Text under study:
SAN CRISTÓBAL DE LAS CASAS, MEXICO — Bruno Avendaño was a handsome, square-jawed Navy man who went home for a visit in May 2018. He spent the week in Oaxaca state with his family and girlfriend, and did a bit of construction work. Near the end of his break, on Mother’s Day, he vanished.
His family hasn’t found Avendaño, then 34. Until recently, on the first day of each month, they traveled to Oaxaca de Juárez , the state capital of Oaxaca state, and walked its tourism corridor, still looking.
But the coronavirus crisis interrupted their somber ritual. In late March, the Mexican government enacted measures to stem the spread of COVID-19, the disease caused by the coronavirus, halting all nonessential activities. In many states, “nonessential” included searches for the disappeared.
Officials say they are protecting the people. Families of the missing say they are losing precious time, which leaves them with a grim choice: Stop searching for their loved ones, or defy the government and risk exposing themselves and others to a potentially deadly virus.
“If a person wants answers, they don’t have the luxury of taking a break, because as long as the disappearance goes on, we are still affected emotionally, physically,” says Avendaño’s brother, Lukas Avendaño. “Our hands are tied because of this health crisis. We’re hoping it will be over as soon as possible so we have more possibilities.”
In Mexico, an estimated 73,218 people who disappeared between 2006 and 2019 remain missing, according to the National Registry of Missing Persons. Human rights activists say those who disappear are often victims of, among other things, political violence, organized crime and gender-based violence.
Over the years, dozens of groups have sprung up to seek, and advocate for, the missing. Some groups began with just a few families; others include many more.
These groups don’t want to harm others by shunning coronavirus prevention measures, so they generally honor the government’s orders. Still, they fume as they await the lifting of the directives.
“If we don’t die from this pain and we do die from COVID, well, it doesn’t matter,” María Guadalupe Aguilar says. “I want to keep looking.”
Aguilar’s son, José Luis Arana Aguilar, was 34 when he disappeared on Jan. 17, 2011, in Tonalá, in the state of Jalisco. She says her son’s car eventually turned up in a city hundreds of miles away. There was no trace of him.
María Guadalupe Aguilar, who founded Familias Unidas por Nuestros Desaparecidos (Families United for Our Disappeared), an organization made up of relatives of missing persons, says that under the restrictions, she spends three days a week with others from her group at the Specialized Prosecutor’s Office for Missing Persons. She helps the staff review files of group members’ missing relatives, and she reviews those of her son.
The Avendaños, who live in the city of Tehuantepec, founded the Colectivo de Familiares de Desaparecidos del Estado de Oaxaca (Oaxaca State Collective of the Families of the Disappeared), and Lukas Avendaño says the group of 16 families has shifted to office work. They make phone calls, conduct geolocation research and seek clues that will help authorities retool an ever-evolving search plan.

Stored data entries:
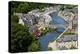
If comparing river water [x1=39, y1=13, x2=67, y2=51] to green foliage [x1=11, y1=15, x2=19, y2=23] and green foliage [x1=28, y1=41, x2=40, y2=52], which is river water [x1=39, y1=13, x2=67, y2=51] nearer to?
green foliage [x1=28, y1=41, x2=40, y2=52]

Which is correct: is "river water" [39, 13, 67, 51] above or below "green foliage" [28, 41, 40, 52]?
above

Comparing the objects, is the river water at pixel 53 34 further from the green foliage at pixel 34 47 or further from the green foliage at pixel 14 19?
the green foliage at pixel 14 19

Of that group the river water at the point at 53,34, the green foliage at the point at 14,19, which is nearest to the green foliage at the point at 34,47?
the river water at the point at 53,34

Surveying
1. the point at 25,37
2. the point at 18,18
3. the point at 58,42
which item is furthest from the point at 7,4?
the point at 58,42

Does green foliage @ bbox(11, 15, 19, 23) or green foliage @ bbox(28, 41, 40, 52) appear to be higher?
green foliage @ bbox(11, 15, 19, 23)

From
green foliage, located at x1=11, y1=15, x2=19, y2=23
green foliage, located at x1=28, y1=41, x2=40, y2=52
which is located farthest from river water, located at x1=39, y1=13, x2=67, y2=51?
green foliage, located at x1=11, y1=15, x2=19, y2=23

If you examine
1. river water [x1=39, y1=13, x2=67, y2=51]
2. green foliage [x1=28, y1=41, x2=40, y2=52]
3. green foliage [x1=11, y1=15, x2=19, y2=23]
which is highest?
green foliage [x1=11, y1=15, x2=19, y2=23]

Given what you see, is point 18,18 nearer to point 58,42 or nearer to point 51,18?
point 51,18

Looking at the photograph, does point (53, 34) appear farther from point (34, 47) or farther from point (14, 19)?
point (14, 19)
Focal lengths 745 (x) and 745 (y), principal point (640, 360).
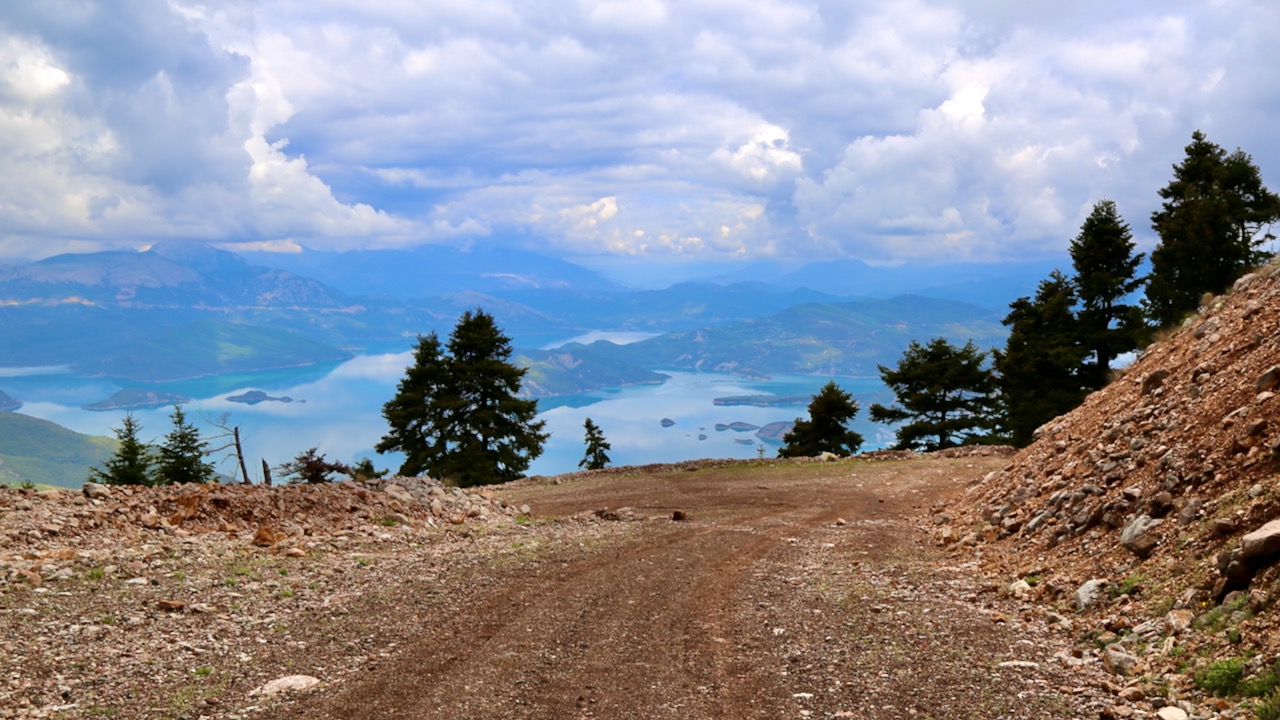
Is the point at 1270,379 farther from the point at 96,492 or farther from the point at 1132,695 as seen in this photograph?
the point at 96,492

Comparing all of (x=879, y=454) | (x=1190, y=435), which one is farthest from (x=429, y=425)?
(x=1190, y=435)

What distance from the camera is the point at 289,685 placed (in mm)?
7852

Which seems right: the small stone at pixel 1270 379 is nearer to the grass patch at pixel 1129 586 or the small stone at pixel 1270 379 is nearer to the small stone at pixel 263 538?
the grass patch at pixel 1129 586

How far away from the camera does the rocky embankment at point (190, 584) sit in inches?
306

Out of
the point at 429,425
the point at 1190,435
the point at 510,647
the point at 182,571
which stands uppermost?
the point at 429,425

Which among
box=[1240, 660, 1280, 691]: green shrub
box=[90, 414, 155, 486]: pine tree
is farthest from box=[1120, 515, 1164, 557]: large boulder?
box=[90, 414, 155, 486]: pine tree

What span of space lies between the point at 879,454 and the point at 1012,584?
22454 mm

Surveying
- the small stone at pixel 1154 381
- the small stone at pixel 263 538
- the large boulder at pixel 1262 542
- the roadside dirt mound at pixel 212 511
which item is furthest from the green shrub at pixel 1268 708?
the roadside dirt mound at pixel 212 511

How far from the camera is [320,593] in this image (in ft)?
37.3

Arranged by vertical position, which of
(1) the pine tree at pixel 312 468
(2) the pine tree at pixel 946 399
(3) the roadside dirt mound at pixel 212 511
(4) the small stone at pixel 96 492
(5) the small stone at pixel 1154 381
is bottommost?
(3) the roadside dirt mound at pixel 212 511

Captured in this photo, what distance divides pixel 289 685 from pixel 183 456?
37.1 m

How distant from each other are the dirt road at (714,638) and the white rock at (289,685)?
255 millimetres

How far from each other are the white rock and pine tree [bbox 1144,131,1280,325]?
1581 inches

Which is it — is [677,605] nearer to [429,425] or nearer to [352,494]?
[352,494]
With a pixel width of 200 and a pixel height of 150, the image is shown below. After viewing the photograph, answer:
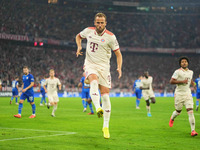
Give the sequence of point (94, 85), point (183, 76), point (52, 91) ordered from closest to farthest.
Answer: point (94, 85) < point (183, 76) < point (52, 91)

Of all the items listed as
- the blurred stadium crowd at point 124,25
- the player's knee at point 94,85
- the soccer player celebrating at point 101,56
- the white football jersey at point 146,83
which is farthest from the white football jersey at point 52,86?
the blurred stadium crowd at point 124,25

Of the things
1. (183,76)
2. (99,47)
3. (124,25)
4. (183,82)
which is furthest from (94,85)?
(124,25)

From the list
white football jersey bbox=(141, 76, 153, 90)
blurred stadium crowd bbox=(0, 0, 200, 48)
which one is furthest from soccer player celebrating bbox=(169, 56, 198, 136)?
blurred stadium crowd bbox=(0, 0, 200, 48)

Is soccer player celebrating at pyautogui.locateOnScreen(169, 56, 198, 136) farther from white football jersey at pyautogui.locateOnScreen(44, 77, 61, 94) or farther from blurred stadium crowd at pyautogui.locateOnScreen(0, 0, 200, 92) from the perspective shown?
blurred stadium crowd at pyautogui.locateOnScreen(0, 0, 200, 92)

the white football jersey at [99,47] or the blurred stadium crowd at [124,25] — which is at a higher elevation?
the blurred stadium crowd at [124,25]

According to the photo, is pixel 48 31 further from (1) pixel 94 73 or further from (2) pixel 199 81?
(1) pixel 94 73

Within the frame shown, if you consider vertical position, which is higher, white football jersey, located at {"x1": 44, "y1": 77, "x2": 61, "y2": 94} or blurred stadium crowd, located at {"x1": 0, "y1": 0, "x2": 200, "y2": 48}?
blurred stadium crowd, located at {"x1": 0, "y1": 0, "x2": 200, "y2": 48}

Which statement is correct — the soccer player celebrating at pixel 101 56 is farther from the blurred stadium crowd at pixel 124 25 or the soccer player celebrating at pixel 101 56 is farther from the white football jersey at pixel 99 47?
the blurred stadium crowd at pixel 124 25

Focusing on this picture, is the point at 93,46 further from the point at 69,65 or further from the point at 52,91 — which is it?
the point at 69,65

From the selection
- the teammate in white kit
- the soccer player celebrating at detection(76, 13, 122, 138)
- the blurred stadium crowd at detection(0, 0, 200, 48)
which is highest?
the blurred stadium crowd at detection(0, 0, 200, 48)

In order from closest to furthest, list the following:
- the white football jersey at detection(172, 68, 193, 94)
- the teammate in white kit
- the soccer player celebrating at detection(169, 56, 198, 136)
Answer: the soccer player celebrating at detection(169, 56, 198, 136) < the white football jersey at detection(172, 68, 193, 94) < the teammate in white kit

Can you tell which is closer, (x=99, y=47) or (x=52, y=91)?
(x=99, y=47)

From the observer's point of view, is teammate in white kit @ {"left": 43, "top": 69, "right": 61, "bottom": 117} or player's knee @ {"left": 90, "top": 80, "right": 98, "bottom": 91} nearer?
player's knee @ {"left": 90, "top": 80, "right": 98, "bottom": 91}

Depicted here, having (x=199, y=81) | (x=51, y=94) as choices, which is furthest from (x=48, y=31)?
(x=51, y=94)
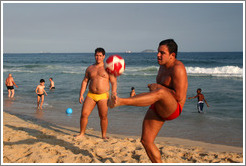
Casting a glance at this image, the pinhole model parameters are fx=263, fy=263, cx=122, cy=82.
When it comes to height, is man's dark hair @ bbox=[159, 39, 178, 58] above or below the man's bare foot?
above

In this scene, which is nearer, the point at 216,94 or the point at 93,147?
the point at 93,147

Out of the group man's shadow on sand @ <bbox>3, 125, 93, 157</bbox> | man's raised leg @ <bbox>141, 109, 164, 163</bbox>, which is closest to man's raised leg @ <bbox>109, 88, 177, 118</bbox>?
man's raised leg @ <bbox>141, 109, 164, 163</bbox>

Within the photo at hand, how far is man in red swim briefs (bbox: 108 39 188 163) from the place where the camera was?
11.4 ft

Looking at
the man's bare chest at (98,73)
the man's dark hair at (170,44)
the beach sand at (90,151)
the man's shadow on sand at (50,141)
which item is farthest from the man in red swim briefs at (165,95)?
the man's bare chest at (98,73)

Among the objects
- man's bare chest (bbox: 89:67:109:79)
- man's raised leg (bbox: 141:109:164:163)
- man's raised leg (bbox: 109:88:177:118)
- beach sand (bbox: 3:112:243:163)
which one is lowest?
beach sand (bbox: 3:112:243:163)

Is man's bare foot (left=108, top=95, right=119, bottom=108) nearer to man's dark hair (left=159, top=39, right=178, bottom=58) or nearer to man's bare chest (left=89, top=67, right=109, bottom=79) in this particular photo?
man's dark hair (left=159, top=39, right=178, bottom=58)

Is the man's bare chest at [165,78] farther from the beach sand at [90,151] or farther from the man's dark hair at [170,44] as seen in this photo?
A: the beach sand at [90,151]

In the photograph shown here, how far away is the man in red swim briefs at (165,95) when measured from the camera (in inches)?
137

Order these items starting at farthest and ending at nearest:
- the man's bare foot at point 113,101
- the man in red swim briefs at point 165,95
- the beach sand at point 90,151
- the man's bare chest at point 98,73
Result: the man's bare chest at point 98,73, the beach sand at point 90,151, the man in red swim briefs at point 165,95, the man's bare foot at point 113,101

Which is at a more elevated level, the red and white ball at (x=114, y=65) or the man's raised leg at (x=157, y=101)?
the red and white ball at (x=114, y=65)

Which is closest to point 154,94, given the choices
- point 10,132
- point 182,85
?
point 182,85

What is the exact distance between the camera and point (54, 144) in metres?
5.75

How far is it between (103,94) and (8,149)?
2353 mm

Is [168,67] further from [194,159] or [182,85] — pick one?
[194,159]
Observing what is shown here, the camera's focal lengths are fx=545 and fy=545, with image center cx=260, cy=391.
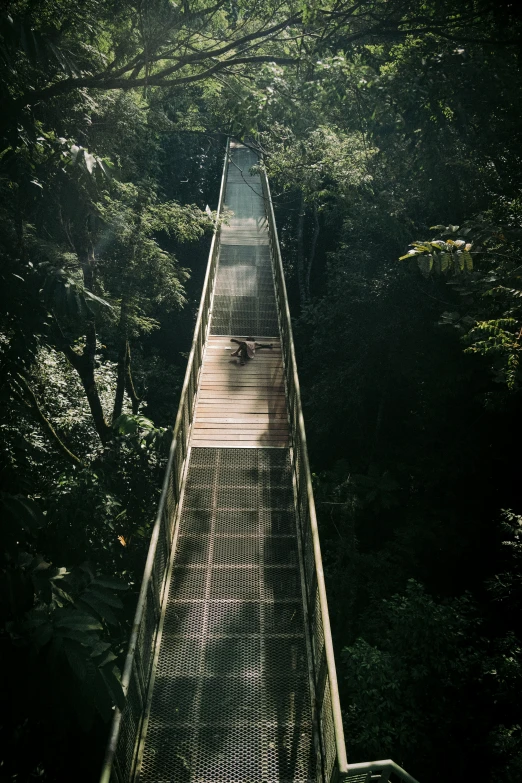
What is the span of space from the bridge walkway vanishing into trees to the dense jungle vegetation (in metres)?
0.62

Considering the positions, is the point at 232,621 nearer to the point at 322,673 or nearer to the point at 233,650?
the point at 233,650

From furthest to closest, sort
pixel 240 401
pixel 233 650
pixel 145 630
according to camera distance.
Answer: pixel 240 401 → pixel 233 650 → pixel 145 630

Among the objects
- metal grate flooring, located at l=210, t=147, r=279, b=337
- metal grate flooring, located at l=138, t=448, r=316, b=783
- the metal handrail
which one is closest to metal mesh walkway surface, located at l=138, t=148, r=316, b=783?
metal grate flooring, located at l=138, t=448, r=316, b=783

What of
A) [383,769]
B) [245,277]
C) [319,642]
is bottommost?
[383,769]

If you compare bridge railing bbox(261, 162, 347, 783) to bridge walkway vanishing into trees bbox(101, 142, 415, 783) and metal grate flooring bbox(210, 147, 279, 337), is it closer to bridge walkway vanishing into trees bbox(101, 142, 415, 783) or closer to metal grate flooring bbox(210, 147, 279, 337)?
bridge walkway vanishing into trees bbox(101, 142, 415, 783)

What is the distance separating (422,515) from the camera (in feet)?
31.9

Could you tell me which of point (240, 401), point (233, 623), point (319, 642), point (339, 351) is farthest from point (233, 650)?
point (339, 351)

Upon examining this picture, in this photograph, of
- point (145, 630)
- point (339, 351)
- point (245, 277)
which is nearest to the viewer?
point (145, 630)

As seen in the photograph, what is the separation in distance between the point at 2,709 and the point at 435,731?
5526 millimetres

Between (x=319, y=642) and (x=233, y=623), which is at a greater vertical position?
(x=319, y=642)

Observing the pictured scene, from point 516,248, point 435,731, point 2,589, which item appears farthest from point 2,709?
point 516,248

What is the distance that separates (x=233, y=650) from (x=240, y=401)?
433 cm

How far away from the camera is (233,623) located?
480cm

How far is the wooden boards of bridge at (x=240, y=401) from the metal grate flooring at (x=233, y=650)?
37.5 inches
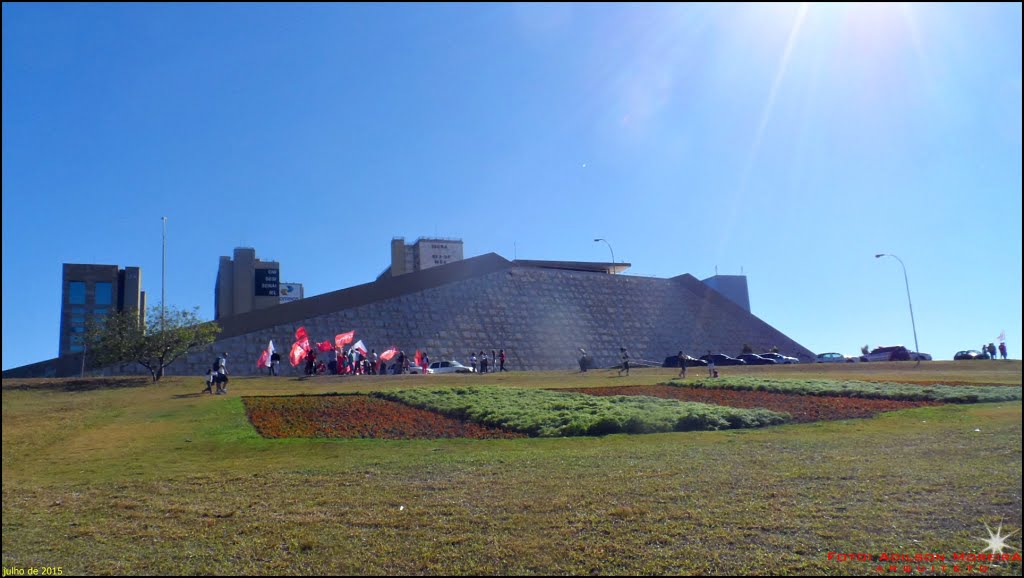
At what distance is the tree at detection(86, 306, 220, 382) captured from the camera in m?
30.2

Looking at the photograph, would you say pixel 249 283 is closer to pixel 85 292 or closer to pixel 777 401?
pixel 85 292

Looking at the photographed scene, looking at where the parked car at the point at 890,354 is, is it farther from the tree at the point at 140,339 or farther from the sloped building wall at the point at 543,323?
the tree at the point at 140,339

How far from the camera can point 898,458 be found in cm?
930

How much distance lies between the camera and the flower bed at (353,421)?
14.8 meters

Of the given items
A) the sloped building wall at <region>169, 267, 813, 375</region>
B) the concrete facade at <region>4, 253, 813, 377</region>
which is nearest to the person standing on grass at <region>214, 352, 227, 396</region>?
the concrete facade at <region>4, 253, 813, 377</region>

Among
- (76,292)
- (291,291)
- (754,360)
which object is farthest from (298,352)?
(291,291)

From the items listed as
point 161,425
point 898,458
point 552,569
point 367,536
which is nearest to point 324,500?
point 367,536

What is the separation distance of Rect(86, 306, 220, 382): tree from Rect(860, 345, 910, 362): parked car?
91.4 feet

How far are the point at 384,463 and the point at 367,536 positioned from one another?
4.06 m

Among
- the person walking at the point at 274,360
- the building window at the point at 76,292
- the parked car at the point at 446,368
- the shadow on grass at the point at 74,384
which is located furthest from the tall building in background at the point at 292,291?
the shadow on grass at the point at 74,384

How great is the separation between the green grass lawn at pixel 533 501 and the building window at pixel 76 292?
189 ft

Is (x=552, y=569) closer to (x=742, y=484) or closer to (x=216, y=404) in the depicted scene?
(x=742, y=484)

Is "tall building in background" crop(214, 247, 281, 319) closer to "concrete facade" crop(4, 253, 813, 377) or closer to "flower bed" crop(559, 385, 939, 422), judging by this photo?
"concrete facade" crop(4, 253, 813, 377)

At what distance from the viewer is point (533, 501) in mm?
8008
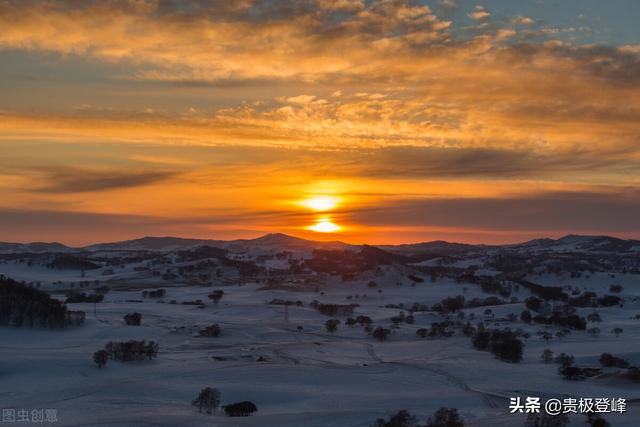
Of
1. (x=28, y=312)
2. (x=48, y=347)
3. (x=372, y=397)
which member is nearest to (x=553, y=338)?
(x=372, y=397)

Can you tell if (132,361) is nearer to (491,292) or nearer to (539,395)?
(539,395)

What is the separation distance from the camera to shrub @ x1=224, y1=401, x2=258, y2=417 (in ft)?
95.3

Task list:
[A] Reproduce the passage of the article on Mexico's missing persons starting with "These groups don’t" and going on through "trace of him.".
[B] In the article on Mexico's missing persons, how many days a week does María Guadalupe Aguilar spend at the Specialized Prosecutor's Office for Missing Persons under the restrictions?
The records play no part in this work.

Answers by task:
[A]
These groups don’t want to harm others by shunning coronavirus prevention measures, so they generally honor the government’s orders. Still, they fume as they await the lifting of the directives.
“If we don’t die from this pain and we do die from COVID, well, it doesn’t matter,” María Guadalupe Aguilar says. “I want to keep looking.”
Aguilar’s son, José Luis Arana Aguilar, was 34 when he disappeared on Jan. 17, 2011, in Tonalá, in the state of Jalisco. She says her son’s car eventually turned up in a city hundreds of miles away. There was no trace of him.

[B] Three days a week.